Showing posts with label babies. Show all posts
Showing posts with label babies. Show all posts

Wednesday, December 9, 2009

What I Don't Want to Share

So if you know who I am and you happen to read this, mum’s the word.

I am alone on my birthday.  Up until 5 p.m., I had plans. But then I lied and said I had to work late. My phone is turned off and my friend Jonathan has called me three times wanting to talk. He has no idea it's my birthday and no idea that I don't answer the phone even on regular days.

This is the first time I’ve ever been alone on my birthday, and I hope never to repeat it again because I don’t ever want to be in the same place as I’m in right now.

This is what mourning feels like.

To badly quote something I read in the New York Times, there is no emoticon that could convey what life has been like this year. It has been one loss after another. But I always come back to this.

During my somewhat miserable childhood, after one or two of those incidents that involved my crazy family, I remember striking deals with God (that seems like the wrong thing to say – I don’t think I ever believed in God) – “okay, I’ll do it, but no more after this” or telling myself that whatever the bad thing was had to be the absolute last bad thing that could happen because life wouldn’t be fair otherwise.

What I have learned is that life, with all the moments of happy and wretchedness, is quite indifferent to us humans.

My shrink asked me why I wanted to do be alone and I didn’t have an answer at the time.  Now I do – it is because I want to look at myself. No liquor, no friends, no exes, no family.

I’ll never know why I didn’t keep my baby. All the rational thoughts that led to that decision could be written down, but right next to that column, would be just as many reasons for keeping it.

I wanted that baby.  It’s hard for me to admit that even now because it makes me wonder how I could have done it. I do know that I want any child of mine to have better childhood than I did, and at the time, I didn’t think I could provide. I wanted to be fair.

I don’t know if I will ever have enough guts to decide on whether I was a brave girl or a scared girl or if there will ever be a time when making a judgement on myself won't be so important.

On very bad days, I find myself saying “sorry, baby” again and again as if I’m talking to a person.  It is all I have to say and it’s not enough and it’s too much at the same time.

What kind of girl am I now?

Friday, November 27, 2009

Book Love

One of the first books I ever stole was The Heather Blazing by Colm Toibin.  I still own that book (my old flame AL called it my trophy, this before I told him that I used to be a book thief which I think amused and then put him off). I still haven't read it. But just now I finished Toibin's newest novel Brooklyn and was fairly wowed.  I wonder if I will pick up the other book(s) now? I mean to buy since I don't steal anything anymore.

Towards the end of Brooklyn, there is a passage that is simply gorgeous.  I say this fully admitting that I am somewhat biased because it was a scene that could have been lifted from MY life, circa 2009 versus 1950s Brooklyn/Ireland.
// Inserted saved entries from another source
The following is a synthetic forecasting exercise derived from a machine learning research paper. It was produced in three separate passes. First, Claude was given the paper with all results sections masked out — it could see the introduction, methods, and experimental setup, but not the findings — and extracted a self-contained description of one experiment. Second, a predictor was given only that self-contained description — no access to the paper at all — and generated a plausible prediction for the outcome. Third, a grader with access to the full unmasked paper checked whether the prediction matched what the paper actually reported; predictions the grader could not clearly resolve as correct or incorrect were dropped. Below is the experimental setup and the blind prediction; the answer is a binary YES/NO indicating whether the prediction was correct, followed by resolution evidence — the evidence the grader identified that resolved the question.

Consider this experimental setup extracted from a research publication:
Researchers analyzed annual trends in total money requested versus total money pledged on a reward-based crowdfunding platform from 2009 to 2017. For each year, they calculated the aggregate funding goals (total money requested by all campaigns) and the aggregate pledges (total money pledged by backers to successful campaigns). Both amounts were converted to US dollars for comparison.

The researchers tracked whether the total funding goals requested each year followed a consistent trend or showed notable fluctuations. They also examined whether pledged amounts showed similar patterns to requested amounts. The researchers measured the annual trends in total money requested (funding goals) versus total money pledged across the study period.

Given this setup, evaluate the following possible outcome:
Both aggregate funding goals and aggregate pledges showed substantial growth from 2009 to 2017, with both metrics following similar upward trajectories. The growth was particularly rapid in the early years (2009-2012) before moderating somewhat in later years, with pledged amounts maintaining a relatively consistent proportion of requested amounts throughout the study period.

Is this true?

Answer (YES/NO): NO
The mother in Ireland avoids talking about the daughters life in Brooklyn.  The daughter wonders why her mother doesn't seem to have any interest in her new life.
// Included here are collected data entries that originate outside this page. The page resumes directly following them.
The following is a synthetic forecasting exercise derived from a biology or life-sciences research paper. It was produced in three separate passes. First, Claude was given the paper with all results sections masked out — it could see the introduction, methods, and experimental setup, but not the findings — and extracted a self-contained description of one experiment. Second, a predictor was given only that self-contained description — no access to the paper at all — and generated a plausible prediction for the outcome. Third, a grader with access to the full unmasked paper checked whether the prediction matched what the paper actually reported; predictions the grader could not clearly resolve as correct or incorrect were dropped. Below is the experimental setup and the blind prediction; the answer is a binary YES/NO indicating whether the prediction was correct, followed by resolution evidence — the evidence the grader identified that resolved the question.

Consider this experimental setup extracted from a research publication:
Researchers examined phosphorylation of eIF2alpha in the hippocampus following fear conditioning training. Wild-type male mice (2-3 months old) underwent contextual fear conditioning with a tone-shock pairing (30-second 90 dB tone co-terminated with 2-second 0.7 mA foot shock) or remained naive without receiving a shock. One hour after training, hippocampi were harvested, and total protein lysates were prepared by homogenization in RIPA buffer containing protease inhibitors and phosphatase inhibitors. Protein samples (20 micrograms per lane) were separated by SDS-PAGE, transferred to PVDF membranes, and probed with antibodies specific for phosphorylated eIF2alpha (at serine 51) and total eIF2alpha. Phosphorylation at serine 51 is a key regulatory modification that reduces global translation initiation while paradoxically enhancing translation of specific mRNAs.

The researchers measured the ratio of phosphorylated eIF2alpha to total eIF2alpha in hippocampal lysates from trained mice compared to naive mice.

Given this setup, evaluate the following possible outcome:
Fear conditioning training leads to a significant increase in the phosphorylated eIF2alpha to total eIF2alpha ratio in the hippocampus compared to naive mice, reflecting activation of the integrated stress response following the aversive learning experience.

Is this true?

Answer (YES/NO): NO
The reading A.D.D. has passed I think.  Now I am on to compulsive book-buying and book-reading.  Purchases in the last month:

  • The Museum of Innocence
  • Lark and Termite
  • Brooklyn*
  • Love Begins in Winter*
  • Generosity
  • Gourmet Rhaphsody
  • Prelude
  • The opera reference book

*read so far

I'm missing a few more but this is what I can think off the top of my head.  This happens to me in the fall -- all the good books come out and I go a little nuts.
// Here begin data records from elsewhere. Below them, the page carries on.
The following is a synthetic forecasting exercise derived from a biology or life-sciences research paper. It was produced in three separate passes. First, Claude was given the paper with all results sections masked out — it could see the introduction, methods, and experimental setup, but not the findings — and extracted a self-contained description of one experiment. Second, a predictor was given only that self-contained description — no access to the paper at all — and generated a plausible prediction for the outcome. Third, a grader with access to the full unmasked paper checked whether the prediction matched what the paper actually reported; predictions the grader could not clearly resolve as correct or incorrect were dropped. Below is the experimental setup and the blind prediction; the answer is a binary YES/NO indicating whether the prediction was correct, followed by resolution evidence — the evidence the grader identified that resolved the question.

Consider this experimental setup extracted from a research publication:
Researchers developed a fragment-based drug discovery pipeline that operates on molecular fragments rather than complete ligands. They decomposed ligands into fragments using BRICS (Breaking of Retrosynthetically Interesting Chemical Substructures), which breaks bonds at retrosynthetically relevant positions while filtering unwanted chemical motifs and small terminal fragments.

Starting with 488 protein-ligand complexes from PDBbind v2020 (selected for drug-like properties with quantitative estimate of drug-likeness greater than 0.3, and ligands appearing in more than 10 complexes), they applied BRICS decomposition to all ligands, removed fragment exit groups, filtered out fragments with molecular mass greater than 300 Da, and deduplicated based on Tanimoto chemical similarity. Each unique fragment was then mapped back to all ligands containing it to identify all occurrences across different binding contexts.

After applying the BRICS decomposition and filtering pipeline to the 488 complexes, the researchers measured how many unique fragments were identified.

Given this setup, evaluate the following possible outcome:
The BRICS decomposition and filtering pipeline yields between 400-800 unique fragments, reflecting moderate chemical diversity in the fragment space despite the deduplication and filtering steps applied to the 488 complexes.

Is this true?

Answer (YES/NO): NO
When I was insane, jobless, newly single and newly un-mothered, I started volunteering at a bookstore downtown to keep myself occupied. It was a bit of a pain in the ass, customer service is not my forte.  But now I realize that I love the time I spend at the store. I've found my niche -- I don't have to talk to anyone, the people who work there seem amused that I say very little but work faster than any volunteer needs to. I listen to old opera records in the sub-basement while I clean the old books. Sometimes some of the clients are there and we listen to the old music together. We don't talk to each other. The four hours go by quicker than I'd like and I'm always sorry I have to leave.

Beginning of this year when I was pregnant and A was in Upstate New York shooting a movie, I holed up in his apartment surrounded by his books.  I imagined myself reading to my baby or a child at a later age reading next to me. Then I would freak out and smoke to banish the image.

Then after the abortion, I would sit around and cry and stare at my books, wishing I could find any one of them compelling enough to read and lose myself in.  But those first few months were rough.  I did everything half asleep.  I read a lot of books and remember none of them.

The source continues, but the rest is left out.